TRANSPORT: Source of most angst since last elections

ANDREA ONG, Straits Times 19 April 2014

FRUSTRATED with rising car prices, train delays and fare increases, Singaporeans have dubbed transport the Government’s worst failure since the 2011 General Election.

The label was given by 45 per cent of 500 citizens polled in a Straits Times survey.

Around 28 per cent rate it as bad or very bad. Only a tad more – 31 per cent – say the system is good or very good.

They reserved most of their ire for the MRT, with over half of the regular train commuters saying services have declined since 2011. Only 21 per cent say services have improved.

For bus services, it is the reverse: Two in five regular commuters say services are better while 19 per cent say they have deteriorated.

The bus score could have got a boost from the Bus Service Enhancement Programme, which started in 2012. The $1.1 billion scheme will put about 550 state-funded buses on the road by the end of this year.

Commuters’ growing happiness with buses and unhappiness with trains can also be seen in the Land Transport Authority’s latest annual satisfaction survey.Conducted by UniSIM last year, its poll of 4,200 commuters shows the proportion satisfied with buses went up to 88.3 per cent, from 86.4 per cent in 2012.

On the other hand, the percentage satisfied with the MRT dropped from 92.1 to 88.9 per cent – its lowest since the first poll in 2006.

The overall satisfaction with the public transport system also slipped to 88.5 per cent, the lowest score since 2007.

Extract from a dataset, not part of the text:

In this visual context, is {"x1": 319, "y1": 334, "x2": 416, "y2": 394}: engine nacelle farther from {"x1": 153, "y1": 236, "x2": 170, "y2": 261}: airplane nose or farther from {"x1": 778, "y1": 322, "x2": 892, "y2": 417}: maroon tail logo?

Nursing student Neo Yiling, 26, who takes the bus and train daily, can relate to both survey findings. “The trains have become worse because of more frequent delays,” she said, but she finds both trains and buses have become more crowded since 2011.

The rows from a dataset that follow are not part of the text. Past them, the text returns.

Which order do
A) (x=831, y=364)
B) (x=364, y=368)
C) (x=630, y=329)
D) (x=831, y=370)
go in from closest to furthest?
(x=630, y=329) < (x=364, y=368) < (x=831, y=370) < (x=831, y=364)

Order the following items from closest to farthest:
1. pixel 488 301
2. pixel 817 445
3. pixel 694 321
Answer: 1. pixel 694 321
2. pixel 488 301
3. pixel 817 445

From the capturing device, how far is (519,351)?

Ms Neo has been in situations where the train doors remain open at a station for more than 10 minutes.

Indeed, train delays and breakdowns was one of the top transport-related government failures cited by respondents.

They also slammed the high car and certificate of entitlement (COE) prices, and fare increases.

A separate section in the survey asked car owners what would coax them to leave their cars at home and take public transport.

Their replies indicate push factors, such as higher COE prices and higher car prices, will have a greater effect than pull factors like public transport becoming more convenient and having fewer glitches.